I’m going to do something a little different for the next three books. Written by Lauren Barnholdt, the Moment of Truth series looks at one trip through three different perspectives. Each book deserves its own review, but I also think the series as a whole should be reviewed. So I’ll be giving each book a mini review, and a full series review on Monday, April 11th.
Title: One Moment in Time
Author: Lauren Barnholdt
Series: The Moment of Truth Series
Published: June 12th, 2015
Rating: ★★★☆☆ (3 out of 5)
One Moment in Time summary from Goodreads:
Before graduation, I promise to…do something crazy. The second book of the Moment of Truth series follows Quinn as she figures out that giving up some control might be the best way to get what she really wants.
Each book in this paperback original series is told from the perspective of a different girl—Lyla, Aven, and Quinn—former best friends who wrote emails to their future selves back in freshman year about one thing they hope to accomplish before they graduate. When the emails get delivered on the first morning of their senior trip, all three girls will spend the next three days trying to keep the promises they made to themselves four years ago. While each book follow’s one girl’s life-changing adventure, you have to read them all to get the whole story, including why they’re no longer friends and whether they can get their friendship back on track.
When the email arrives in Quinn’s inbox on the morning of her senior trip to Florida, she sends it straight to her trash folder. The craziest thing she’s ever done is get highlights (at a salon), and quite honestly she doesn’t feel the need to do something crazy, now or ever. Besides, it’s not even like she’s friends with Lyla or Aven anymore, so she doesn’t really need to fulfill some dumb pact they made back in freshman year.
But when she discovers that she’s been rejected from her dream school, Quinn figures that she might as well get a little wild…after all, what does she have to lose?
Publishing just one month after Heat of the Moment, One Moment in Time is a compulsively readable story about breaking the rules, and breaking out of the roles we’ve always been expected to play.
Quinn has been working toward going to Stanford, like the rest of her family, her entire high school career. Everything she did was backed with the intention of Stanford. So when she gets notice that her plans have fallen through, she’s left wondering what that means for her and the future. She never stopped to consider alternatives. It was just Stanford.

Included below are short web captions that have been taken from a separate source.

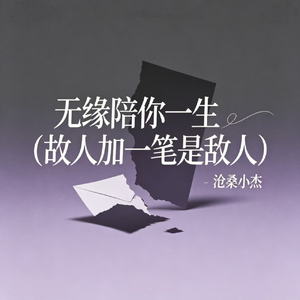 无缘陪你一生(故人加一笔是敌人)
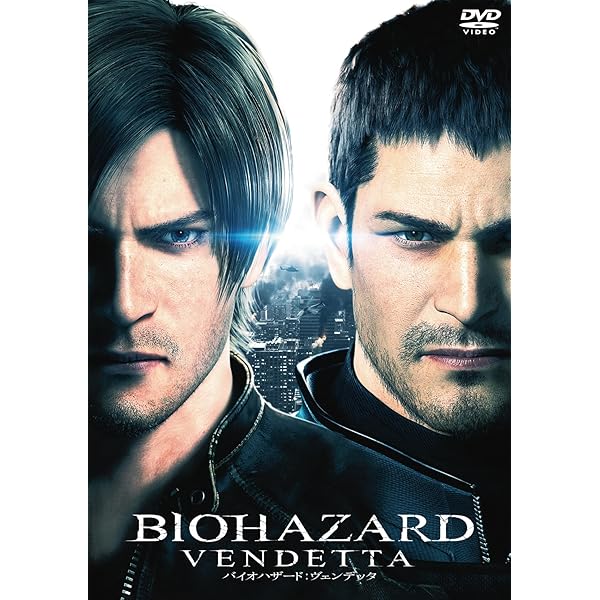 バイオハザード ダムネーション DVDを今すぐチェック！限定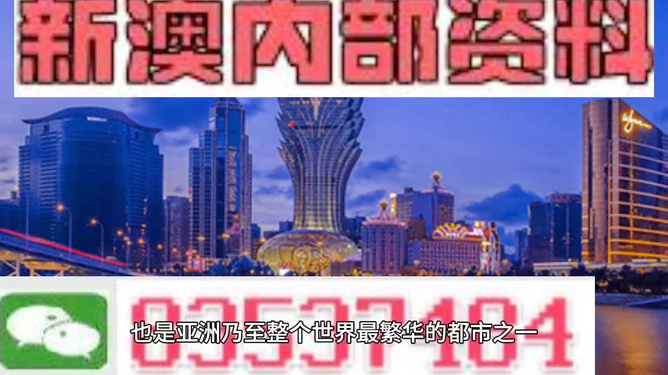 新澳门今晚最新的消息2024年 |精选资料解析大全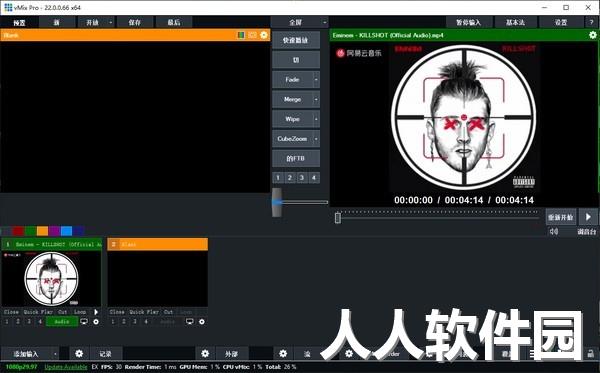 vMix Pro(视频混合器软件)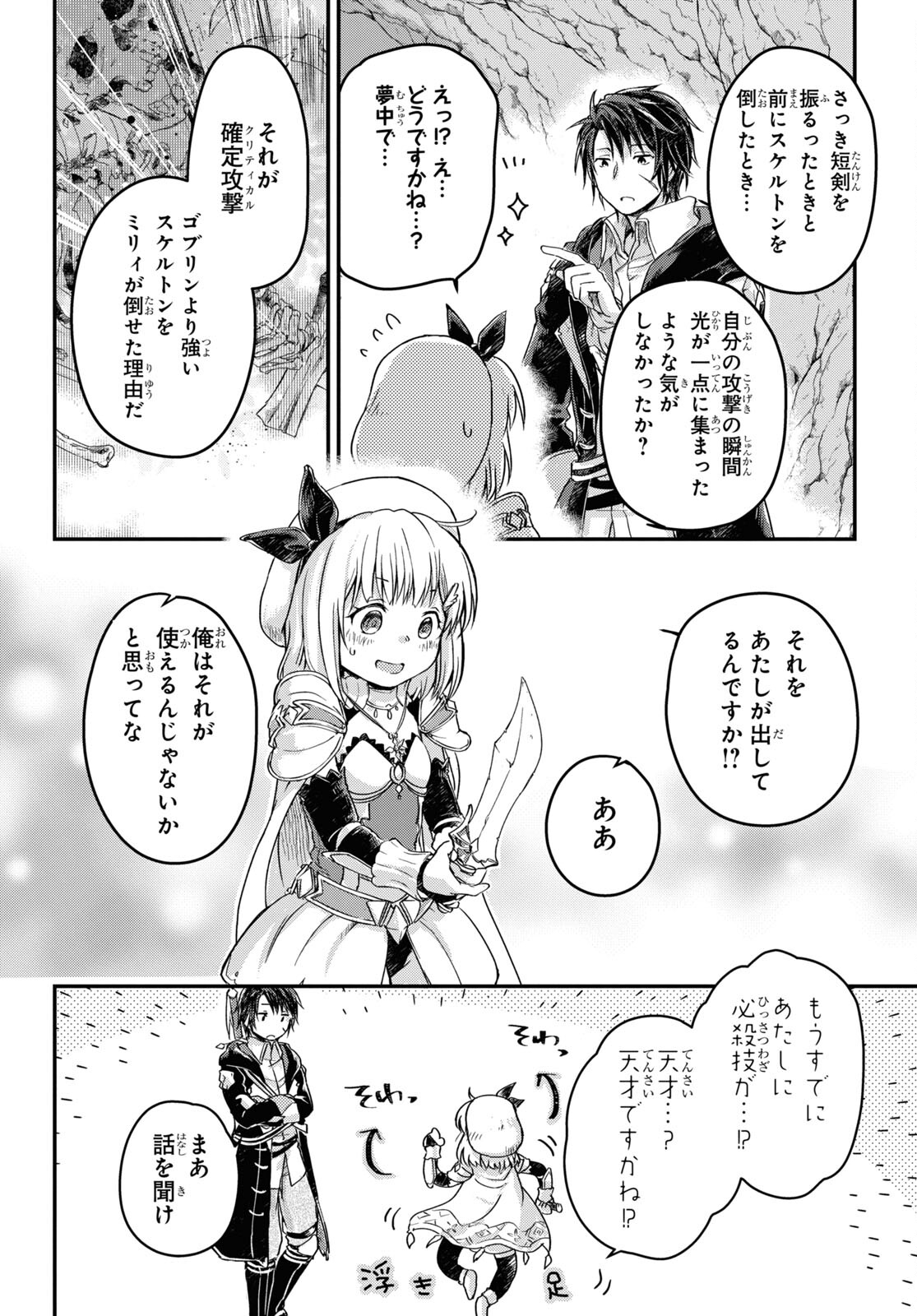 Boukensha Party wo Tsuihou Sareta Kaifukushi Shoujo wo Hirotte Ikusei Shitara Masaka no Saikyou Shokugyou ni Tenshoku!? Omake ni Kanojo no Yousu ga Nani Yara Okashikute... Chapter 9 4ページ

When she gets the email form herself, reminding her of her promise to do something crazy, the weekend in Florida seems like the perfect chance. She’s not going to Stanford, so what does she have to lose?
Like Heat of the Moment, the actual love interest isn’t incredibly important. I thought Abram was a little more interesting than Beckett, though. However, he forces Quinn to consider a life she hadn’t even thought about. One where the next step wasn’t planned to the smallest detail, where being the best isn’t as important as enjoying the journey to get there. Quinn has been living life with blinders on, but the Florida trip changes her perspective.
We learn a little bit more about the fight that broke up Lyla, Quinn and Aven. Lyla’s parents were getting a divorce, and in confidence, she told Aven she had a thought about moving with her dad. Aven told Quinn because the three of them told each other everything, not realizing that Lyla didn’t want her to. Quinn told her mom in an attempt to create a bond with her that went beyond a formal relationship and it backfired. There’s still one more side to the story, though.
I did have some problems with Quinn’s behavior. I think there’s a different between doing something crazy and doing something dangerous. Despite taking some safety precautions, I still think she went way over the line form crazy to dangerous. That just took something away from the novel.
I think One Moment in Time is the same type of book as Heat of the Moment. It’s got some depth, but it’s also a lighter read that isn’t going to twist your heart into pieces.